NewsBetter Business Bureau Talks Avoiding Scams This April Fools' Day

Better Business Bureau Talks Avoiding Scams This April Fools’ Day

The Better Business Bureau warns individuals to protect their pockets as scammers run rampant this April Fools’ Day.

April Fools’ Day is typically for light jokes and pranks. However, the Better Business Bureau warns people to watch out for scams that could hurt their pockets this holiday.

Scammers use April Fools’ Day to target unsuspecting individuals. They typically try to gain access to critical information, such as bank accounts and Social Security numbers. According to the Better Business Bureau’s Communications Director Jessica Hamlin, leaning into one’s intuition is the first step of defense.
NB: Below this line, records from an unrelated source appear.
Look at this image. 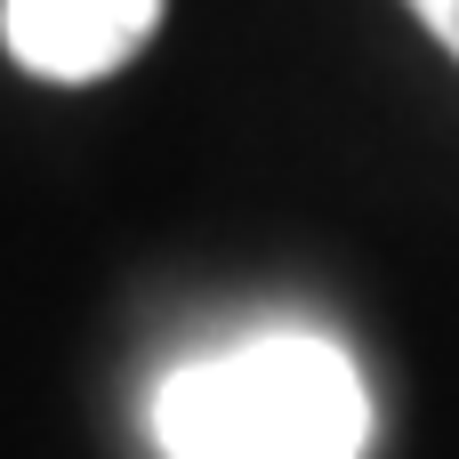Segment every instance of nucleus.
<instances>
[{"instance_id":"obj_1","label":"nucleus","mask_w":459,"mask_h":459,"mask_svg":"<svg viewBox=\"0 0 459 459\" xmlns=\"http://www.w3.org/2000/svg\"><path fill=\"white\" fill-rule=\"evenodd\" d=\"M153 436L169 459H355L371 436V395L323 339H250L169 371Z\"/></svg>"},{"instance_id":"obj_2","label":"nucleus","mask_w":459,"mask_h":459,"mask_svg":"<svg viewBox=\"0 0 459 459\" xmlns=\"http://www.w3.org/2000/svg\"><path fill=\"white\" fill-rule=\"evenodd\" d=\"M161 24V0H0V40L40 81H105Z\"/></svg>"},{"instance_id":"obj_3","label":"nucleus","mask_w":459,"mask_h":459,"mask_svg":"<svg viewBox=\"0 0 459 459\" xmlns=\"http://www.w3.org/2000/svg\"><path fill=\"white\" fill-rule=\"evenodd\" d=\"M403 8H411V16H420V24L459 56V0H403Z\"/></svg>"}]
</instances>
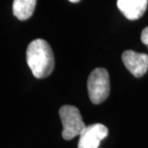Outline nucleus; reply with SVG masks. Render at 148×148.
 <instances>
[{
  "mask_svg": "<svg viewBox=\"0 0 148 148\" xmlns=\"http://www.w3.org/2000/svg\"><path fill=\"white\" fill-rule=\"evenodd\" d=\"M27 63L36 78L49 77L55 68V56L49 43L44 39H34L27 48Z\"/></svg>",
  "mask_w": 148,
  "mask_h": 148,
  "instance_id": "nucleus-1",
  "label": "nucleus"
},
{
  "mask_svg": "<svg viewBox=\"0 0 148 148\" xmlns=\"http://www.w3.org/2000/svg\"><path fill=\"white\" fill-rule=\"evenodd\" d=\"M87 88L89 97L94 104L105 101L110 94V77L104 68H96L88 77Z\"/></svg>",
  "mask_w": 148,
  "mask_h": 148,
  "instance_id": "nucleus-2",
  "label": "nucleus"
},
{
  "mask_svg": "<svg viewBox=\"0 0 148 148\" xmlns=\"http://www.w3.org/2000/svg\"><path fill=\"white\" fill-rule=\"evenodd\" d=\"M59 116H60L62 125H63L62 138L66 140H73L77 136H79L81 132L86 127L79 110L75 106H62L59 109Z\"/></svg>",
  "mask_w": 148,
  "mask_h": 148,
  "instance_id": "nucleus-3",
  "label": "nucleus"
},
{
  "mask_svg": "<svg viewBox=\"0 0 148 148\" xmlns=\"http://www.w3.org/2000/svg\"><path fill=\"white\" fill-rule=\"evenodd\" d=\"M108 135V128L101 123L86 126L79 135L77 148H99V143Z\"/></svg>",
  "mask_w": 148,
  "mask_h": 148,
  "instance_id": "nucleus-4",
  "label": "nucleus"
},
{
  "mask_svg": "<svg viewBox=\"0 0 148 148\" xmlns=\"http://www.w3.org/2000/svg\"><path fill=\"white\" fill-rule=\"evenodd\" d=\"M122 62L136 77H141L148 70V55L146 53L128 50L122 53Z\"/></svg>",
  "mask_w": 148,
  "mask_h": 148,
  "instance_id": "nucleus-5",
  "label": "nucleus"
},
{
  "mask_svg": "<svg viewBox=\"0 0 148 148\" xmlns=\"http://www.w3.org/2000/svg\"><path fill=\"white\" fill-rule=\"evenodd\" d=\"M116 6L129 20H137L145 12L148 0H116Z\"/></svg>",
  "mask_w": 148,
  "mask_h": 148,
  "instance_id": "nucleus-6",
  "label": "nucleus"
},
{
  "mask_svg": "<svg viewBox=\"0 0 148 148\" xmlns=\"http://www.w3.org/2000/svg\"><path fill=\"white\" fill-rule=\"evenodd\" d=\"M36 0H14L12 12L19 20H26L32 16Z\"/></svg>",
  "mask_w": 148,
  "mask_h": 148,
  "instance_id": "nucleus-7",
  "label": "nucleus"
},
{
  "mask_svg": "<svg viewBox=\"0 0 148 148\" xmlns=\"http://www.w3.org/2000/svg\"><path fill=\"white\" fill-rule=\"evenodd\" d=\"M140 39H141V42L148 47V27L144 28L143 30V33H141V36H140Z\"/></svg>",
  "mask_w": 148,
  "mask_h": 148,
  "instance_id": "nucleus-8",
  "label": "nucleus"
},
{
  "mask_svg": "<svg viewBox=\"0 0 148 148\" xmlns=\"http://www.w3.org/2000/svg\"><path fill=\"white\" fill-rule=\"evenodd\" d=\"M69 1L73 2V3H77V2H79V1H80V0H69Z\"/></svg>",
  "mask_w": 148,
  "mask_h": 148,
  "instance_id": "nucleus-9",
  "label": "nucleus"
}]
</instances>
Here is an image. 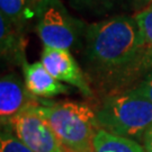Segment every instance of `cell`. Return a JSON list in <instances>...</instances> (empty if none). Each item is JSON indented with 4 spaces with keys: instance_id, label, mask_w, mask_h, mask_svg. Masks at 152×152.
<instances>
[{
    "instance_id": "8fae6325",
    "label": "cell",
    "mask_w": 152,
    "mask_h": 152,
    "mask_svg": "<svg viewBox=\"0 0 152 152\" xmlns=\"http://www.w3.org/2000/svg\"><path fill=\"white\" fill-rule=\"evenodd\" d=\"M134 17L141 27L144 38V68L148 73L152 68V4L145 6V8L136 12Z\"/></svg>"
},
{
    "instance_id": "9c48e42d",
    "label": "cell",
    "mask_w": 152,
    "mask_h": 152,
    "mask_svg": "<svg viewBox=\"0 0 152 152\" xmlns=\"http://www.w3.org/2000/svg\"><path fill=\"white\" fill-rule=\"evenodd\" d=\"M0 51L2 59L24 66L25 45L23 29L14 26L5 16L0 15Z\"/></svg>"
},
{
    "instance_id": "2e32d148",
    "label": "cell",
    "mask_w": 152,
    "mask_h": 152,
    "mask_svg": "<svg viewBox=\"0 0 152 152\" xmlns=\"http://www.w3.org/2000/svg\"><path fill=\"white\" fill-rule=\"evenodd\" d=\"M142 2H143V4H145V5H151L152 4V0H142Z\"/></svg>"
},
{
    "instance_id": "5b68a950",
    "label": "cell",
    "mask_w": 152,
    "mask_h": 152,
    "mask_svg": "<svg viewBox=\"0 0 152 152\" xmlns=\"http://www.w3.org/2000/svg\"><path fill=\"white\" fill-rule=\"evenodd\" d=\"M38 103L29 105L6 126H9L15 135L34 152H68L49 122L38 112Z\"/></svg>"
},
{
    "instance_id": "e0dca14e",
    "label": "cell",
    "mask_w": 152,
    "mask_h": 152,
    "mask_svg": "<svg viewBox=\"0 0 152 152\" xmlns=\"http://www.w3.org/2000/svg\"><path fill=\"white\" fill-rule=\"evenodd\" d=\"M31 1H32V2H33V6L35 7V6L37 5V2H38V1H39V0H31Z\"/></svg>"
},
{
    "instance_id": "277c9868",
    "label": "cell",
    "mask_w": 152,
    "mask_h": 152,
    "mask_svg": "<svg viewBox=\"0 0 152 152\" xmlns=\"http://www.w3.org/2000/svg\"><path fill=\"white\" fill-rule=\"evenodd\" d=\"M34 10L36 32L44 48L70 52L82 48L87 25L72 16L61 0H39Z\"/></svg>"
},
{
    "instance_id": "4fadbf2b",
    "label": "cell",
    "mask_w": 152,
    "mask_h": 152,
    "mask_svg": "<svg viewBox=\"0 0 152 152\" xmlns=\"http://www.w3.org/2000/svg\"><path fill=\"white\" fill-rule=\"evenodd\" d=\"M0 152H34L32 149L22 142L12 132L9 126H5V131L1 132L0 139Z\"/></svg>"
},
{
    "instance_id": "9a60e30c",
    "label": "cell",
    "mask_w": 152,
    "mask_h": 152,
    "mask_svg": "<svg viewBox=\"0 0 152 152\" xmlns=\"http://www.w3.org/2000/svg\"><path fill=\"white\" fill-rule=\"evenodd\" d=\"M142 145L147 152H152V125L145 131V133L143 135Z\"/></svg>"
},
{
    "instance_id": "7c38bea8",
    "label": "cell",
    "mask_w": 152,
    "mask_h": 152,
    "mask_svg": "<svg viewBox=\"0 0 152 152\" xmlns=\"http://www.w3.org/2000/svg\"><path fill=\"white\" fill-rule=\"evenodd\" d=\"M27 10L28 0H0L1 15L19 29L24 27Z\"/></svg>"
},
{
    "instance_id": "52a82bcc",
    "label": "cell",
    "mask_w": 152,
    "mask_h": 152,
    "mask_svg": "<svg viewBox=\"0 0 152 152\" xmlns=\"http://www.w3.org/2000/svg\"><path fill=\"white\" fill-rule=\"evenodd\" d=\"M39 102L28 91L25 80L16 72L1 77L0 80V120L1 125H8L11 120L29 105Z\"/></svg>"
},
{
    "instance_id": "5bb4252c",
    "label": "cell",
    "mask_w": 152,
    "mask_h": 152,
    "mask_svg": "<svg viewBox=\"0 0 152 152\" xmlns=\"http://www.w3.org/2000/svg\"><path fill=\"white\" fill-rule=\"evenodd\" d=\"M133 92L147 98L152 103V68L145 76L139 81V83L133 88H129Z\"/></svg>"
},
{
    "instance_id": "ac0fdd59",
    "label": "cell",
    "mask_w": 152,
    "mask_h": 152,
    "mask_svg": "<svg viewBox=\"0 0 152 152\" xmlns=\"http://www.w3.org/2000/svg\"><path fill=\"white\" fill-rule=\"evenodd\" d=\"M85 1H99V0H85Z\"/></svg>"
},
{
    "instance_id": "6da1fadb",
    "label": "cell",
    "mask_w": 152,
    "mask_h": 152,
    "mask_svg": "<svg viewBox=\"0 0 152 152\" xmlns=\"http://www.w3.org/2000/svg\"><path fill=\"white\" fill-rule=\"evenodd\" d=\"M83 61L90 79L118 90L147 75L144 38L134 16L121 15L87 25Z\"/></svg>"
},
{
    "instance_id": "ba28073f",
    "label": "cell",
    "mask_w": 152,
    "mask_h": 152,
    "mask_svg": "<svg viewBox=\"0 0 152 152\" xmlns=\"http://www.w3.org/2000/svg\"><path fill=\"white\" fill-rule=\"evenodd\" d=\"M24 80L28 91L36 98H52L71 92V87L59 81L50 73L41 61L23 66Z\"/></svg>"
},
{
    "instance_id": "8992f818",
    "label": "cell",
    "mask_w": 152,
    "mask_h": 152,
    "mask_svg": "<svg viewBox=\"0 0 152 152\" xmlns=\"http://www.w3.org/2000/svg\"><path fill=\"white\" fill-rule=\"evenodd\" d=\"M41 62L59 81L75 87L85 97L92 96L87 77L70 51L44 48L41 54Z\"/></svg>"
},
{
    "instance_id": "3957f363",
    "label": "cell",
    "mask_w": 152,
    "mask_h": 152,
    "mask_svg": "<svg viewBox=\"0 0 152 152\" xmlns=\"http://www.w3.org/2000/svg\"><path fill=\"white\" fill-rule=\"evenodd\" d=\"M99 129L115 135L142 141L152 125V103L131 89L115 92L104 99L96 109Z\"/></svg>"
},
{
    "instance_id": "30bf717a",
    "label": "cell",
    "mask_w": 152,
    "mask_h": 152,
    "mask_svg": "<svg viewBox=\"0 0 152 152\" xmlns=\"http://www.w3.org/2000/svg\"><path fill=\"white\" fill-rule=\"evenodd\" d=\"M94 152H147L134 140L98 129L94 139Z\"/></svg>"
},
{
    "instance_id": "7a4b0ae2",
    "label": "cell",
    "mask_w": 152,
    "mask_h": 152,
    "mask_svg": "<svg viewBox=\"0 0 152 152\" xmlns=\"http://www.w3.org/2000/svg\"><path fill=\"white\" fill-rule=\"evenodd\" d=\"M37 109L68 152H94L98 131L96 110L83 103L39 100Z\"/></svg>"
}]
</instances>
“Trust your gut. If it’s too good to be true, it probably is,” shared Hamlin, as reported by WCMH.

Scammers will bank on people ignoring their suspicions and not being careful enough before falling into the trap. Oftentimes, they will connect with their potential victims by calling or emailing, impersonating businesses to conduct their scheme. Hamlin says that this is especially prevalent on April Fools. According to Hamlin, keeping one’s guard up prevents scams, even on a prankster’s favorite day.

“I personally have seen a lot of fun April Fools pranks coming from a lot of the brands that I follow and enjoy,” Hamlin said. “It’s very easy to impersonate that account, and basically, it means information has been hacked, and now your information is compromised.”

Another way to keep one’s funds protected? Utilizing credit cards for big purchases. Cardholders can trace transactions, and companies usually return the money for proven fraud activity. This additional step will ensure that scammers don’t get the last laugh.

Furthermore, vetting companies before offering any payments or sensitive information is another tried and true method to avoid scammers. The Better Business Bureau provides in-depth reviews of companies by real-life customers. Doing a background check before filling out a monetary one will ensure companies are valid, professional, and liable if anything goes awry.

“So, it’s a good idea to go to a resource like BBB.org to look at those reviews where every single review has been vetted and confirmed to come from a real, true person that has interacted with that company,” explained Hamlin.

It’s cool to join in on the joke–but the stealing of one’s personal information is no laughing matter. Keeping important documents and access to bank accounts protected requires common sense with extra safety measures in place.